A colleague pointed out that for the following code running on two nodes:
writeln("coforall: ");
coforall loc in Locales {
on loc {
writeln("chpl_nodeID: ", chpl_nodeID, ", here.id = ", here.id);
}
}
writeln();
writeln("forall: ");
forall loc in Locales {
on loc {
writeln("chpl_nodeID: ", chpl_nodeID, ", here.id = ", here.id);
}
}
the output is inconsistent between the two loop forms:
coforall:
chpl_nodeID: 0, here.id = 0
chpl_nodeID: 1, here.id = 1
forall:
chpl_nodeID: 0, here.id = 0
chpl_nodeID: 0, here.id = 1
My first reaction was "chpl_nodeID
isn’t really intended to be a user-facing feature, and is only used for bootstrapping, so maybe we don’t really need to worry about this." But while I think the first part of that statement is true, we rely on chpl_nodeID
a lot in library code, which makes it slightly concerning. And the fact that I can’t explain what’s happening is concerning.
Here’s what I (think I) know:
-
though
chpl_nodeID
is a fairly special SPMD-style / per-node C variable, Chapel doesn’t really know this. It’s declared as anextern var
of typeint
and from what I’ve seen, the compiler doesn’t seem to special-case it. -
I think the forall loop is arguably doing the correct thing in that
chpl_nodeID
is a global integer variable, and so is subject to having aconst in
shadow variable being inserted for it. Since that shadow variable is inserted on locale 0, it makes sense thatchpl_nodeID
would be 0 when printed from either locale. -
Putting in an explicit
ref
intent for theforall
loop seems to confirm this, resulting in the 0 / 1 values being printed.forall loc in Locales with (ref chpl_nodeID) { ...
-
So, I’m confused by why the coforall loop doesn’t seem to insert the similar shadow variable and get the same output (and, if it did, would this break all of the library code that relies on reasoning about chpl_nodeID?)
-
Also weird: I’d expect that putting a
with (const in chpl_nodeID)
into thecoforall
loop would symmetrically result in the same behavior as theforall
loop, yet it doesn’t. -
I was expecting that the coforall+on optimization might be playing a role here, yet inserting a
writeln()
before theon
-clause within the coforall doesn’t change the behavior.

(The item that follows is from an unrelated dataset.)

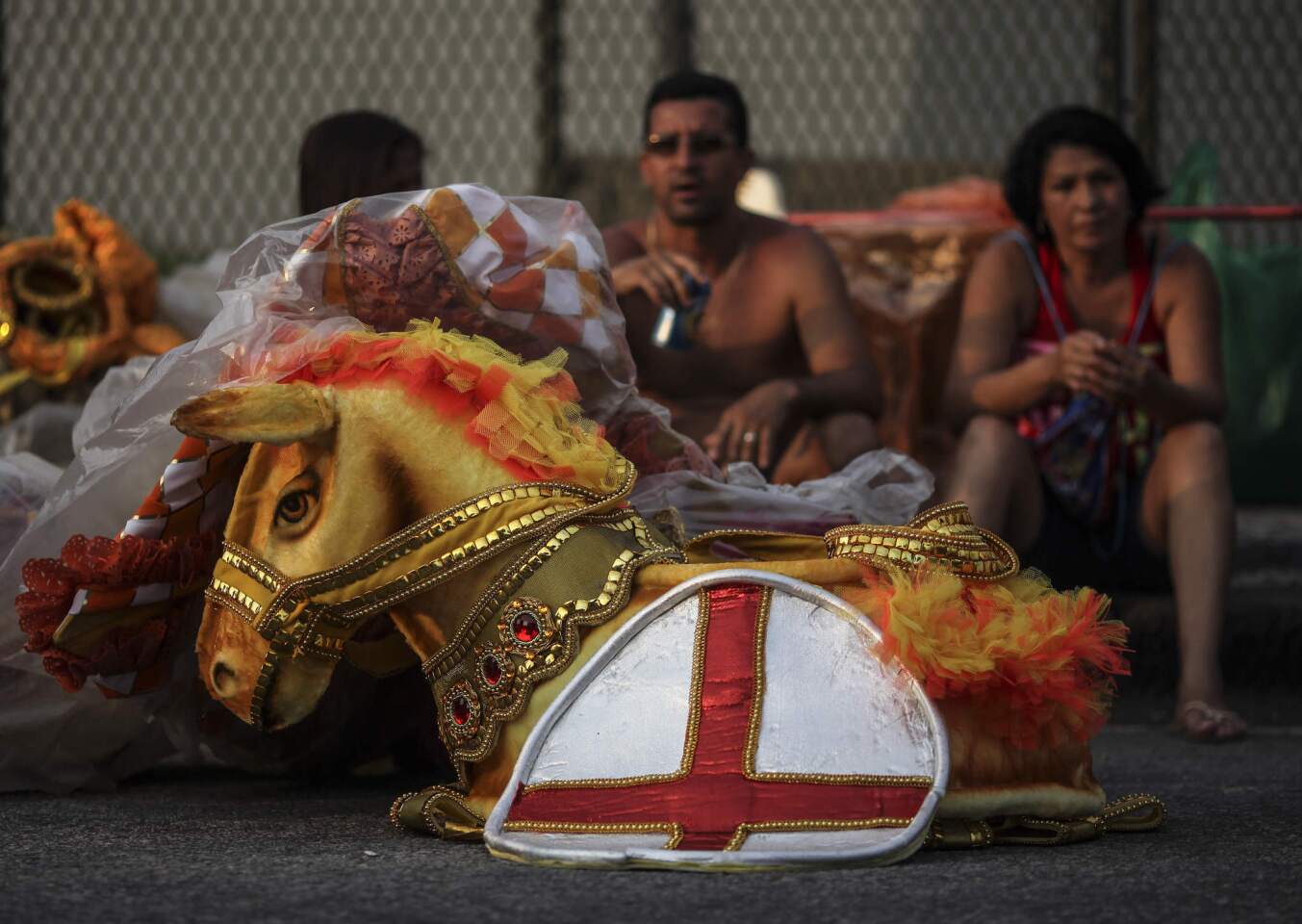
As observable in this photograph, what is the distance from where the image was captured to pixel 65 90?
5949 millimetres

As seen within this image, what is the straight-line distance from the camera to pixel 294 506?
2.27 m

All of this makes me suspicious that we have some sort of bug or inconsistency in our implementation, though I’m not sure what it is. It also makes me believe that we should remove chpl_nodeID
since it doesn’t behave like a normal Chapel variable, and rely on something like a primitive that returns the current node ID instead. This also makes me curious to understand better when/why chpl_nodeID
is used in libraries and what it would take to rewrite those to only use user-facing features.